Show each line of the rows below that contains the word "door", copying every such line in full.

• _Spatial relation data_
____________

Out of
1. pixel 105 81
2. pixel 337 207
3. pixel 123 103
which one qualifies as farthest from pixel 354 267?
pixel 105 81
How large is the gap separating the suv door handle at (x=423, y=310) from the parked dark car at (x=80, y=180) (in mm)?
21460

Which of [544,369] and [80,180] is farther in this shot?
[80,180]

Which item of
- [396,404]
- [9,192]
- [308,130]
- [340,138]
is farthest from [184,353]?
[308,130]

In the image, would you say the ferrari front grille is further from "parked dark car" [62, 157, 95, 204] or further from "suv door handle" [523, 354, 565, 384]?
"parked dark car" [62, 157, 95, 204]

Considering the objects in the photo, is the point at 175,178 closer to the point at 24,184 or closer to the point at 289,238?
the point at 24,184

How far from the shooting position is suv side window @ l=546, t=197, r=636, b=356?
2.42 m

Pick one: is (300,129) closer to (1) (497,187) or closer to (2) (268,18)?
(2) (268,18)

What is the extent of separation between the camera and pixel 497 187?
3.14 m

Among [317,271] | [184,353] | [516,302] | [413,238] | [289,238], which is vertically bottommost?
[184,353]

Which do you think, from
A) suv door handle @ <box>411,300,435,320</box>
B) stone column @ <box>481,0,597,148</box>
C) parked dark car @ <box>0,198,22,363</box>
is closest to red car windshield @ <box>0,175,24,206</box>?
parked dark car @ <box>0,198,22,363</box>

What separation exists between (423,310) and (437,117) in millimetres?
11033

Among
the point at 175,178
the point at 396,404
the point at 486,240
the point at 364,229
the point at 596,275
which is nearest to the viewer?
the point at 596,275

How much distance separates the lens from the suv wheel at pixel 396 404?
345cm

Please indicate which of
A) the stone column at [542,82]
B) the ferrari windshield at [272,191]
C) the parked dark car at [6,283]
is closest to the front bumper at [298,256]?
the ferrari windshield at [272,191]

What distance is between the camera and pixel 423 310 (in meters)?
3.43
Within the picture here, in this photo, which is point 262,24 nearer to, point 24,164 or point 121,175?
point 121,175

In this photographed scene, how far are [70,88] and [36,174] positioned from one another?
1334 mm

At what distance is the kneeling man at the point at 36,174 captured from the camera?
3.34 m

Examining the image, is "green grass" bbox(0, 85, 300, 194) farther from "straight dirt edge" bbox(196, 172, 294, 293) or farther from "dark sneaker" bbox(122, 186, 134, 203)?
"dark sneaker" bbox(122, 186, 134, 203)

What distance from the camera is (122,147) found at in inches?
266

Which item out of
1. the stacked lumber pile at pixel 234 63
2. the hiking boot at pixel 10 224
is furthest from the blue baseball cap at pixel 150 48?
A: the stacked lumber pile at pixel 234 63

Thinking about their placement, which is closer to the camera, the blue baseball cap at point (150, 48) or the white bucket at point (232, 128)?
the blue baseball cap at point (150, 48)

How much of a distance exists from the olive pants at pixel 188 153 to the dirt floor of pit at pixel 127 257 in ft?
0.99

____________

• _Exercise result_
How large is the gap separating the suv door handle at (x=423, y=310) from the parked dark car at (x=80, y=180) (in mm)?
In the image, would you say the ferrari front grille is further from "parked dark car" [62, 157, 95, 204] or further from "suv door handle" [523, 354, 565, 384]?
A) suv door handle @ <box>411,300,435,320</box>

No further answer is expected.